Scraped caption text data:
=== Begin Enclosure ===
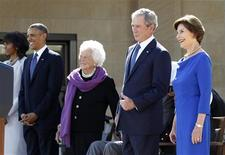 Former U.S. President George W. Bush (2nd R) gives a thumbs up to the audience alongside former first lady Laura Bush (R), during a dedication ceremony for the George W. Bush Presidential Center in Dallas, April 25, 2013. REUTERS/Jason Reed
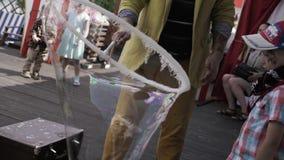 O homem do animador faz a bolha de sabão grande posta dentro sobre o menino no terraço do restaurante Miúdos video estoque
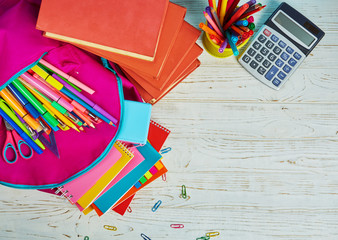 Stationery with copyspace. On the table scattered a bright stationery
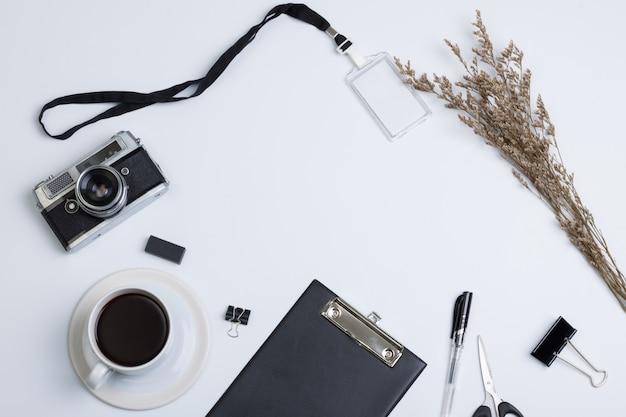 Płaskie, nowoczesne biurko z biurkiem w widoku z góry. kamery kawy i pióra metek na białym tle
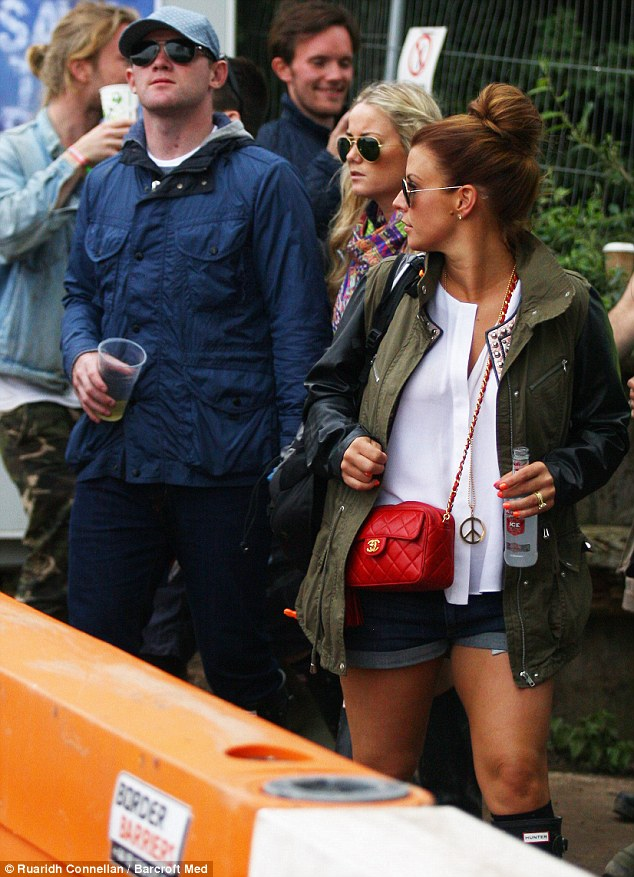 Joining in: The Rooneys also came along, with Coleen mixing a Smirnoff Ice with her Chanel bag as accessories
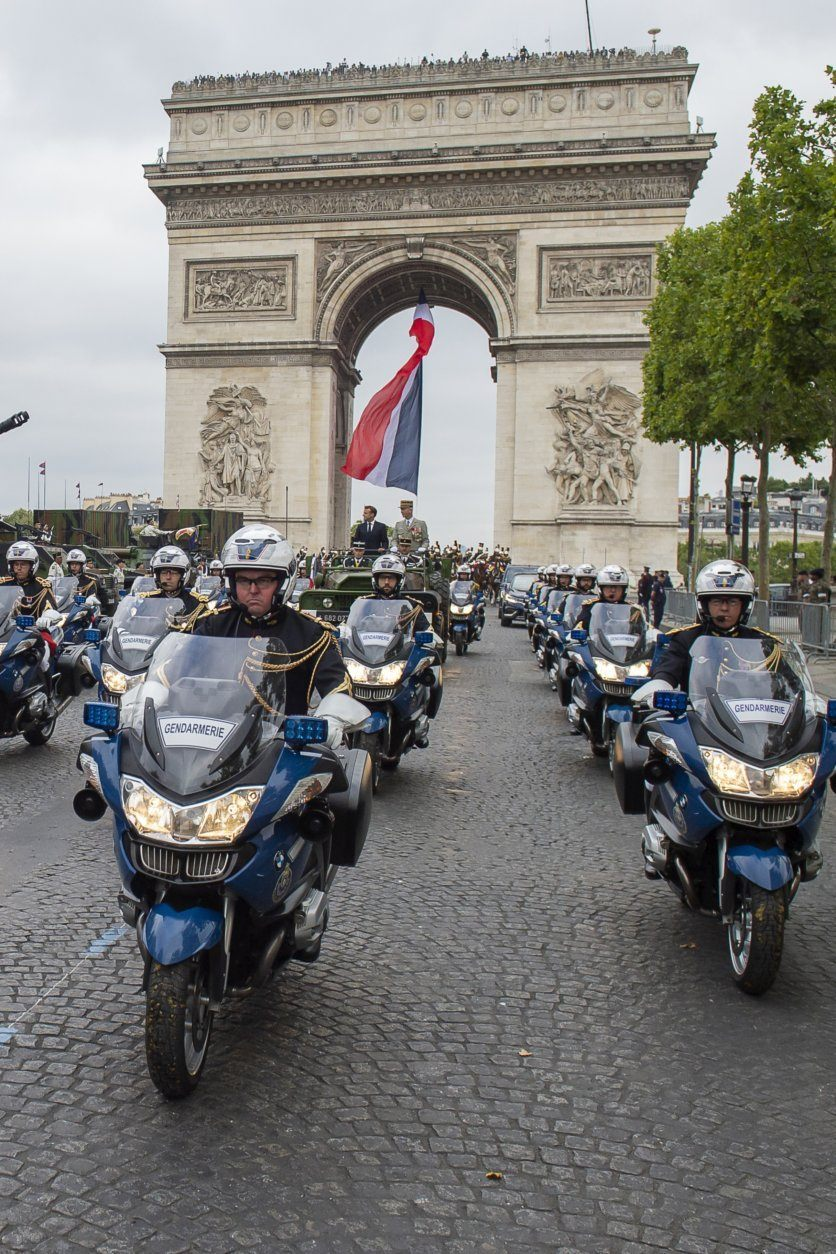 France's President Emmanuel Macron stands in his command car next to French Armies Chief Staff General Francois Lecointre as they review troops before the start of the Bastille Day military parade down the Champs-Elysees avenue in Paris Sunday, July 14, 2019. French President Emmanuel Macron has overseen France's annual Bastille Day celebration, which this year showcased European defense cooperation. ( Eliot Blondet/POOL via AP)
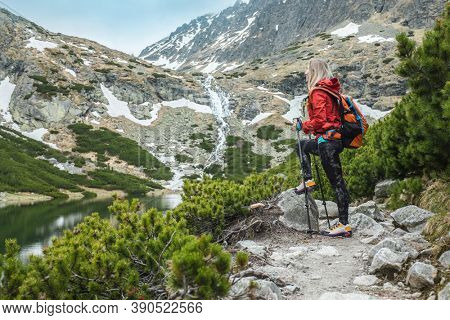 Woman hiker, hiking backpacker traveler camper walking on the top of mountain in sunny day under sun light. Beautiful mountain landscape view.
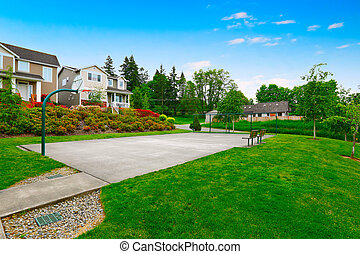 Small sports court near the house with green lawn View of...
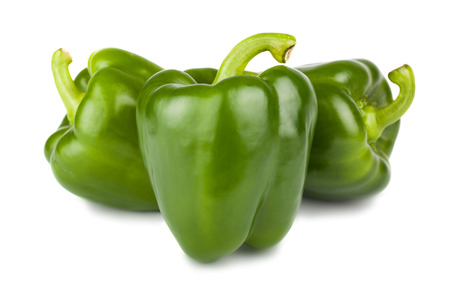 Three sweet green peppers isolated on white background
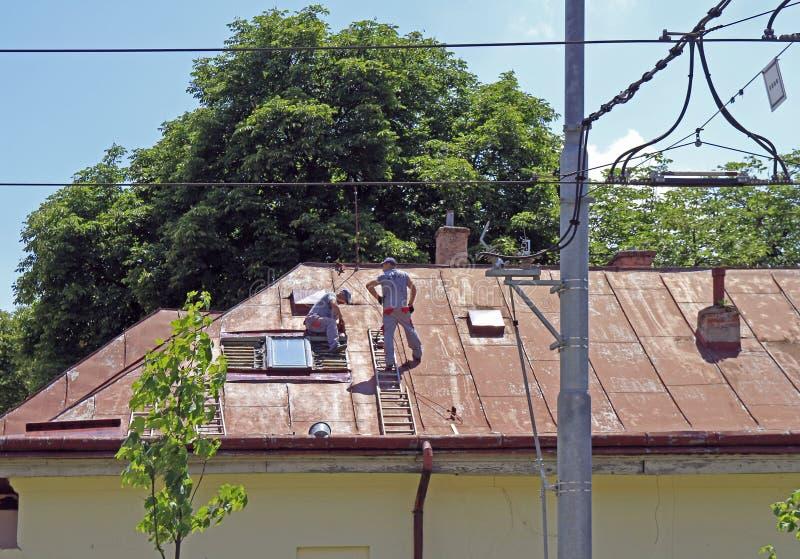 De arbeiders herstellen het dak van de bouw stock foto's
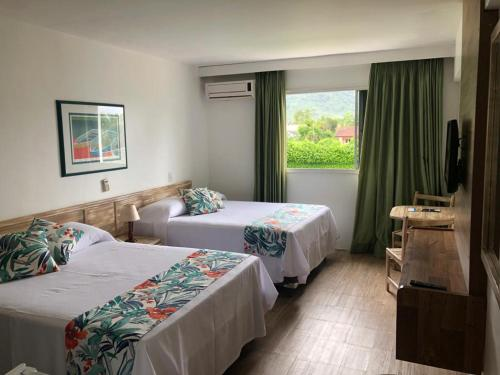 A bed or beds in a room at Wembley Inn Hotel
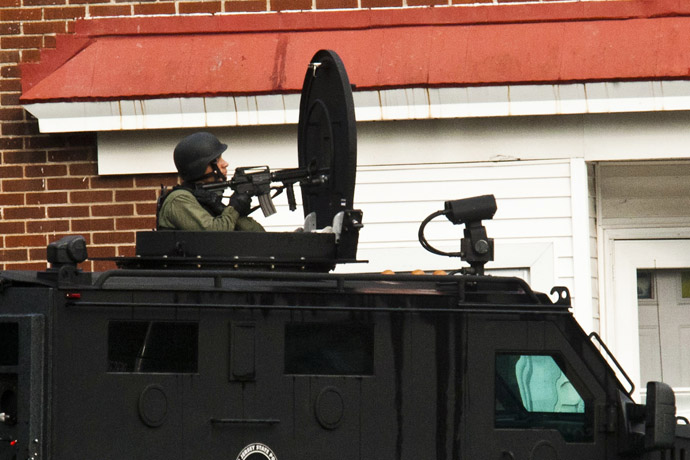 A SWAT police officer stands guard near the suspect's house (not pictured) in Trenton, New Jersey, May 11, 2013. (Reuters)
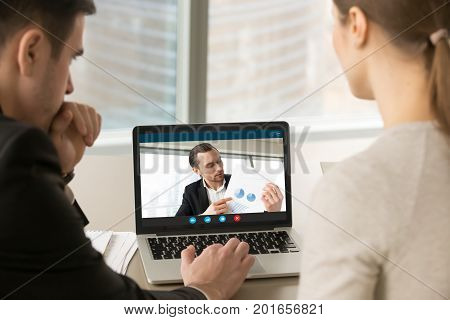 Businesspeople participate video conference looking at laptop screen during virtual meeting with investor for startup, discussing financial document online, videocall webcam app for business, close up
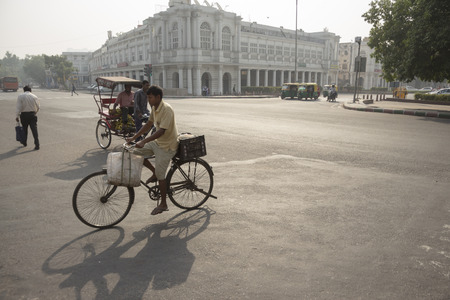 ourdoor: DELHI INDIA-JUN 18 : morning scene of traffic at Connaught place in central delhi of delhi on june, 18, 2015, india. this place is large shopping place in central delhi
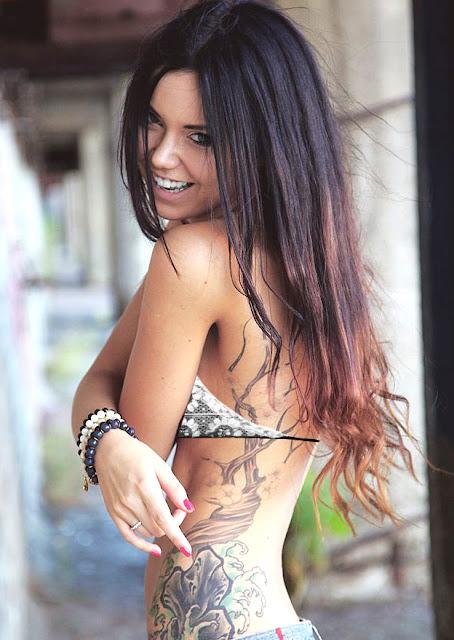 Chica miorena de perfil, lleva ttuajes de flores, y tatuaje de arbol que le sube por el costado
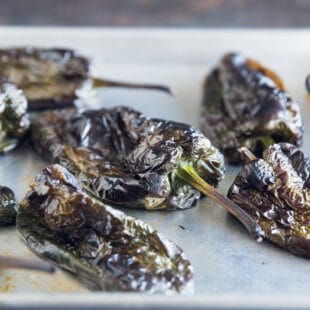 Five freshly roasted poblano chiles on a white background.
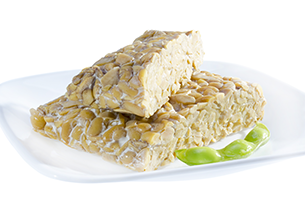 pieces of tempeh on a white plate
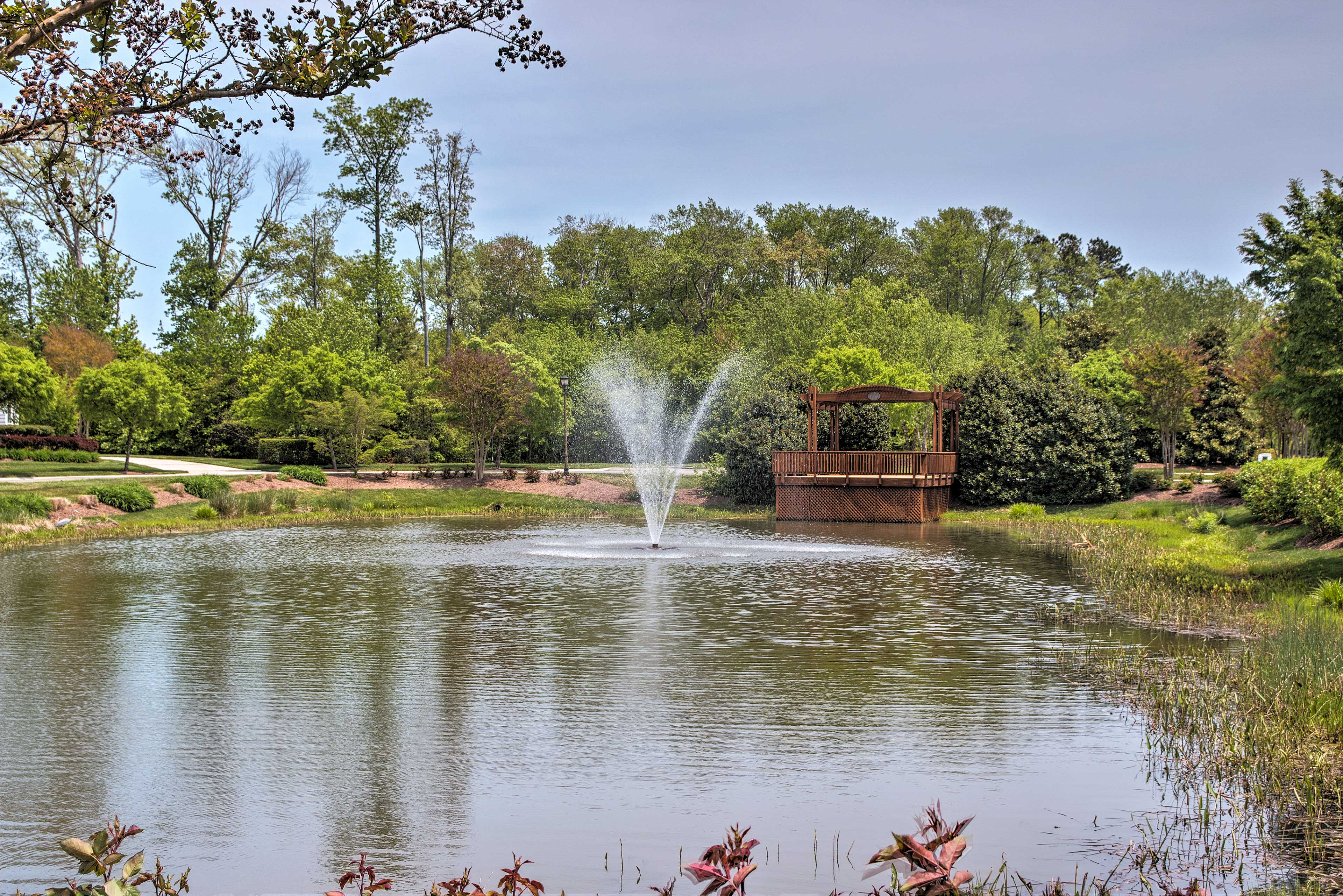Stroll over to the nearby pond with a fountain and pergola.
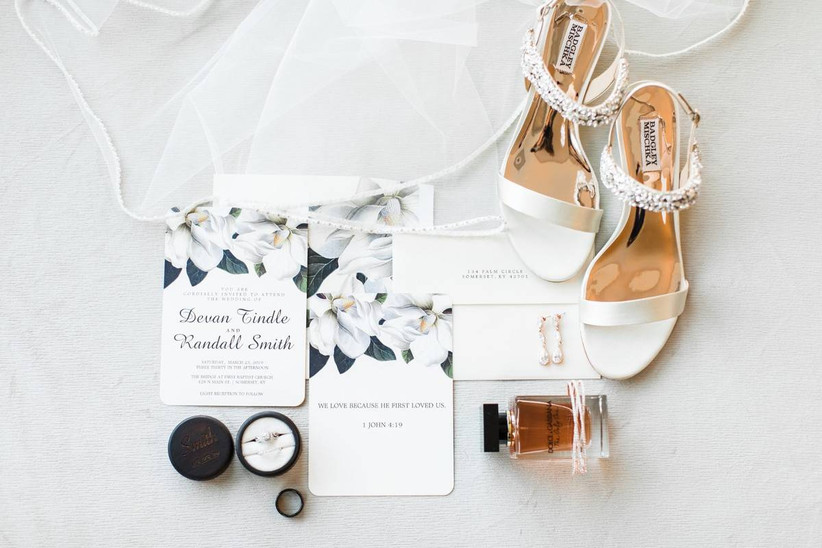 modern wedding flat lay with white high heels, perfume bottle and wedding rings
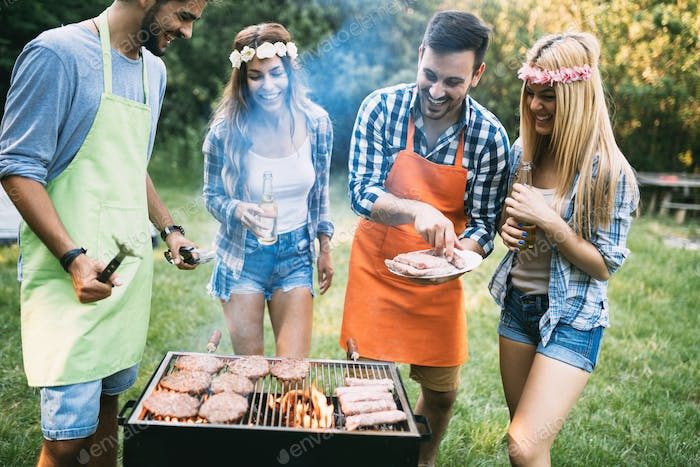 Friends spending time in nature and having barbecue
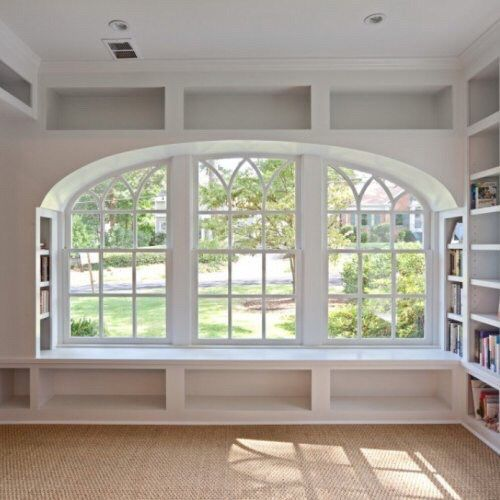 Window Seat With Storage Areas Underneath Bookshelves On The Sides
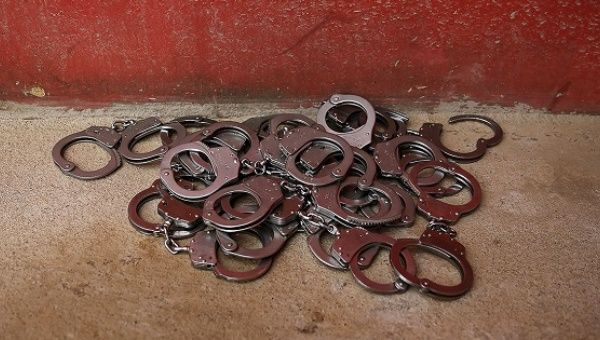 Handcuffs lie on the floor at the entrance of Acuda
=== End Enclosure ===
What needs to be done → Exact copy, pictures excluded: print only the lines from the line containing "Chica miorena de" through the end of the records.

Answer area →
 Chica miorena de perfil, lleva ttuajes de flores, y tatuaje de arbol que le sube por el costado
 Five freshly roasted poblano chiles on a white background.
 pieces of tempeh on a white plate
Stroll over to the nearby pond with a fountain and pergola.
 modern wedding flat lay with white high heels, perfume bottle and wedding rings
 Friends spending time in nature and having barbecue
 Window Seat With Storage Areas Underneath Bookshelves On The Sides
 Handcuffs lie on the floor at the entrance of Acuda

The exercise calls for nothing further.